Some care needs to be taken with value judgments when using these two terms, when taking up transcendent or particular positions, because on occasion more particular aspects can easily be viewed in terms of their own deeper, transcendent qualities.
The T’ai Chi.
Traditionally used in China to represent Taoism and Taoist arts and philosophy, it is now as ubiquitous a symbol as the Christian cross. The T’ai Chi symbol itself is the central circle of the image, the revolving black and white opposites of yin and yang, which is why this is more commonly referred to as the yin/yang symbol. The surrounding lines, known as a bagua made up of trigrams, are those found in the I Ching, and symbolise the 8 different universal conditions that arise out of the dynamic interplay of yin and yang. This pair of polar opposites is described as female and male, yielding and giving, dark and light. This is clearly a transcendent perspective, expressing universal aspects of creation. Yin and Yang and their accompanying circle of trigrams describe the basic dynamic of the manifest universe as it arises out of Wuji, or the void, thereby becoming the Way, or the Tao of Taoism.

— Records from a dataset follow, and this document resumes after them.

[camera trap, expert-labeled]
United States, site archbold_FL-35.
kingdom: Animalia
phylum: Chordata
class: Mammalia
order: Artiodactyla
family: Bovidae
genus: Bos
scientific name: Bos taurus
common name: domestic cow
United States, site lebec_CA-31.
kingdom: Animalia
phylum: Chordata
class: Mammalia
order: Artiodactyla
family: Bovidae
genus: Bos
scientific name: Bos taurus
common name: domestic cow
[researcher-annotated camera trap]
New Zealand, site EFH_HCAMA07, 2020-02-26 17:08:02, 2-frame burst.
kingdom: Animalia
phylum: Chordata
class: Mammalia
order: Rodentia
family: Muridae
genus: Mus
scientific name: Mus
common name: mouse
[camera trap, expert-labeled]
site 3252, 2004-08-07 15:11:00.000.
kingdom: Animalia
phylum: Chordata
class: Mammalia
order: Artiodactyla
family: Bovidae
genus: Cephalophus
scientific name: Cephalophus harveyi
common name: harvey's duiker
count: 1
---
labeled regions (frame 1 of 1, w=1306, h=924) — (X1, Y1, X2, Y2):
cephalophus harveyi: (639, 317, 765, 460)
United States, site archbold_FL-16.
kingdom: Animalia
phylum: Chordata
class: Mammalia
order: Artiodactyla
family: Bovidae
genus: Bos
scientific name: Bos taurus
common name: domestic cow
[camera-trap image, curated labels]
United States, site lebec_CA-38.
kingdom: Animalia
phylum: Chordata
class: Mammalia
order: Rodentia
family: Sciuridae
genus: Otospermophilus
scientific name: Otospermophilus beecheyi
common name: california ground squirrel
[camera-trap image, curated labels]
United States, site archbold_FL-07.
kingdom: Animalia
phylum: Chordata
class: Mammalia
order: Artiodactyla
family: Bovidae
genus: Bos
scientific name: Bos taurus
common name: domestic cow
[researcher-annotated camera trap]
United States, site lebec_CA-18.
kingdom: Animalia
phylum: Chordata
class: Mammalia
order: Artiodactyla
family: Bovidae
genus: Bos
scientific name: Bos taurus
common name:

This transcendent symbol is often found in more particular settings. For example, many martial arts organisations incorporate the T’ai Chi into their own club logo, often accompanied by other images such as crossed swords or hands or fists. Just like the Celtic knotwork on the Celtic cross, we can easily view this decoration from a particular perspective, even though its a symbol clearly expressing universal, transcendent themes.
The Buddhist Mandala.
A Buddhist mandala is traditionally used as a focus during meditation, either during its ritual creation as in sand paintings, or as an image to contemplate and impress upon the memory. Mandalas often look like temple floor plans, with four gates in an outer wall, often a black circle symbolising the illusory world of our senses. Moving in toward the centre of the temple brings us closer to buddha nature.
Meditation is ultimately a practice towards enlightenment, and a mandala can symbolise many of the elements involved in that practice. We can easily see how this is the transcendent perspective on this symbol. In terms of its particular connotations, the smaller figures and some of the colours used are specific to particular regions.
The Christian Cross, the Taoist T’ai Chi and the Buddhist Mandala are all derived from the same basic form, and that in itself is a reflection of a basic structural understanding of human experience.